Hi everyone,
I’m using a FEniCS SingularityCE (version 3.9.8) container built from quay.io/fenicsproject/stable:latest
and I have a weird issue with XDMFFile
.
Consider the following script:
# test.py
import fenics
import sys
mesh = fenics.UnitSquareMesh(250, 250)
V = fenics.FunctionSpace(mesh, "CG", 1)
function = fenics.interpolate(fenics.Constant(1.), V)

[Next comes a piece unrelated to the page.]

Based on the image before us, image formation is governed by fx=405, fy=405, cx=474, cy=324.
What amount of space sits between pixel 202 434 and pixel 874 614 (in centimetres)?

xdmf_file = fenics.XDMFFile("saved_sim/test.xdmf")
for i in range(100):
fenics.MPI.comm_world.Barrier()
xdmf_file.write(function, i)
if fenics.MPI.comm_world.Get_rank() == 0:
print(f"Step {i} done")
sys.stdout.flush()
If I execute this script in parallel with mpirun
, from time to time I get this:
HDF5-DIAG: Error detected in HDF5 (1.10.0-patch1) MPI-process 5:
#000: ../../../src/H5Dio.c line 268 in H5Dwrite(): can't prepare for writing data
major: Dataset
minor: Write failed
#001: ../../../src/H5Dio.c line 344 in H5D__pre_write(): can't write data
major: Dataset
minor: Write failed
#002: ../../../src/H5Dio.c line 788 in H5D__write(): can't write data
major: Dataset
minor: Write failed
#003: ../../../src/H5Dmpio.c line 529 in H5D__contig_collective_write(): couldn't finish shared collective MPI-IO
major: Low-level I/O
minor: Write failed
#004: ../../../src/H5Dmpio.c line 1400 in H5D__inter_collective_io(): couldn't finish collective MPI-IO
major: Low-level I/O
minor: Can't get value
#005: ../../../src/H5Dmpio.c line 1444 in H5D__final_collective_io(): optimized write failed
major: Dataset
minor: Write failed
#006: ../../../src/H5Dmpio.c line 297 in H5D__mpio_select_write(): can't finish collective parallel write
major: Low-level I/O
minor: Write failed
#007: ../../../src/H5Fio.c line 196 in H5F_block_write(): write through metadata accumulator failed
major: Low-level I/O
minor: Write failed
#008: ../../../src/H5Faccum.c line 827 in H5F__accum_write(): file write failed
major: Low-level I/O
minor: Write failed
#009: ../../../src/H5FDint.c line 285 in H5FD_write(): driver write request failed
major: Virtual File Layer
minor: Write failed
#010: ../../../src/H5FDmpio.c line 1789 in H5FD_mpio_write(): MPI_File_write_at_all failed
major: Internal error (too specific to document in detail)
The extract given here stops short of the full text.